L'Italia perde ancora Sovranità, arriva la bomba a orologeria del "Two-pack"


Nella foto il Commissario agli Affari economici, Olli Rehn (a sinistra) e il premier italiano Enrico Letta

"Two-pack", una bomba ad orologeria? Il Commissario agli Affari economici, Olli Rehn, arriva martedi a Roma per un'audizione al Parlamento italiano, dove spiegherà il senso delle "raccomandazioni" europee (leggi l'intervista al Sole 24 Ore). È la prima volta che accade, e non sarà ultima. Perché inizia, sotto la bandiera generale del "maggiore coordinamento", una fase nuova per la politica economica italiana, una sorta di "cogestione" dei cui effetti la classe politica italiana ha parlato finora distrattamente. Sbagliando.

In pista c'è il "Two-pack", cioè i due regolamenti approvati dal Consiglio europeo il 13 maggio scorso con l'obiettivo di introdurre, per i paesi dell'eurozona, più coordinamento e vigilanza nel processo di formazione delle politiche fiscali nazionali.
Di fatto se ne va un altro spezzone della "sovranità" nazionale, e non è un caso che nelle ultime ore abbia preso quota il confronto su chi "scriverà" la prossima Legge di Stabilità, l'ex Legge Finanziaria che dovrà essere pronta entro metà ottobre. «Se cade il Governo – ha detto il premier Enrico Letta - la Legge di Stabilità la sciverebbero a Bruxelles e la scriverebbero diversa da noi». Già, perché ora –sempre secondo Letta- questa legge «la scriviamo noi e non viene scritta in Europa visto che siamo usciti dalla procedura d'infrazione per deficit eccessivo».
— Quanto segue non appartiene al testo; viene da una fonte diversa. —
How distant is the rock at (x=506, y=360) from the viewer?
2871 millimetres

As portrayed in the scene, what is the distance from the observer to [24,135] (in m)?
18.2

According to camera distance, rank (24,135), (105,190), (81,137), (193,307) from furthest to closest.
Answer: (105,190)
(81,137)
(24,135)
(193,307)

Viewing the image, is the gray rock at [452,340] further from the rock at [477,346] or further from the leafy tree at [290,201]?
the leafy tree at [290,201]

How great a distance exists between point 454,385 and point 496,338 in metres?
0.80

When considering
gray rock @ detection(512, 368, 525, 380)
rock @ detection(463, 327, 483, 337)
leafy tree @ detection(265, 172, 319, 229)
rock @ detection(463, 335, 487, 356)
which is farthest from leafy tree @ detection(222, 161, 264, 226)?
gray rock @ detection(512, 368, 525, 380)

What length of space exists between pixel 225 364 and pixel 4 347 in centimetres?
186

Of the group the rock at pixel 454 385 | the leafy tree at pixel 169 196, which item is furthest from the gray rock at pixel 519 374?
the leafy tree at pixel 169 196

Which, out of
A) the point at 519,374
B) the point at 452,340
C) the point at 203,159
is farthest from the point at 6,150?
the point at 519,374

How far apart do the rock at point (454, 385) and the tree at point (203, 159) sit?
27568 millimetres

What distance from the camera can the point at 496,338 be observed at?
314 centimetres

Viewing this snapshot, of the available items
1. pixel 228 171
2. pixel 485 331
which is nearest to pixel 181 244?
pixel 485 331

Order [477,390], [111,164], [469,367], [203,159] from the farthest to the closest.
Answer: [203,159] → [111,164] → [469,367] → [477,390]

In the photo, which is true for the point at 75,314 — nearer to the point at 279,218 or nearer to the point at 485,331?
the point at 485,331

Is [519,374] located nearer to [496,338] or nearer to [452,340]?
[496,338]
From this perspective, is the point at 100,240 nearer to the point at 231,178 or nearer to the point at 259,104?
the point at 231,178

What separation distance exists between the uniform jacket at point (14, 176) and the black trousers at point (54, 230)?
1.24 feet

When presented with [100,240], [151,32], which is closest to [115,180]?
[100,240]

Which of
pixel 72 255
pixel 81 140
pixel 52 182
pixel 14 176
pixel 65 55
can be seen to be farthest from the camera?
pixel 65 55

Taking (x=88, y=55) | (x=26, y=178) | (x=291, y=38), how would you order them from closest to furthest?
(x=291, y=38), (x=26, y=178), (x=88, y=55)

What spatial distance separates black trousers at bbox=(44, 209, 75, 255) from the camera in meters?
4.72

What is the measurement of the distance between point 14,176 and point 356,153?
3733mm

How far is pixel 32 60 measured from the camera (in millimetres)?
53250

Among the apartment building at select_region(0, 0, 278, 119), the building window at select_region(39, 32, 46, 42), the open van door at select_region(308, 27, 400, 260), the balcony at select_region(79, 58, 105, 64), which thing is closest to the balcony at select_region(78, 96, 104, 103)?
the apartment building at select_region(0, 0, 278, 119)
Chi scrive che cosa, ecco il punto. Torniamo così al "Two-pack" (che segue il Fiscal compact del marzo 2012, il "Six-pack", approvato il 23 novembre 2011 ed il Semestre europeo del settembre 2010) per il quale entro il 15 ottobre ogni paese dell'eurozona presenta alla Commissione e all'Eurogruppo (il coordinamento europeo che riunisce i ministri dell'Economia e delle Finanze dei paesi euro) la bozza del piano di bilancio per l'anno successivo.

Dunque, la Legge di Stabilità da quest'anno prende in parallelo due strade: il Parlamento nazionale e la Commissione europea che la soppeserà con cura. E se la bozza non convince Bruxelles perché non conforme al Patto di Stabilità e di Crescita (costituzionalizzato nel frattempo con il Fiscal compact) e perché non riponde alle raccomandazioni della Commissione? Bruxelles può chiederne la riscrittura entro due settimane dal momento della ricezione del progetto di bilancio ed entro il 30 novembre, se necessario, la Commissione può adottare un parere da sottoporre al vaglio dell'Eurogruppo. Insomma, i governi nazionali scrivono, ma l'Europa, con la sua nuova e più vincolante governance, può chiedere una riscrittura del progetto di legge.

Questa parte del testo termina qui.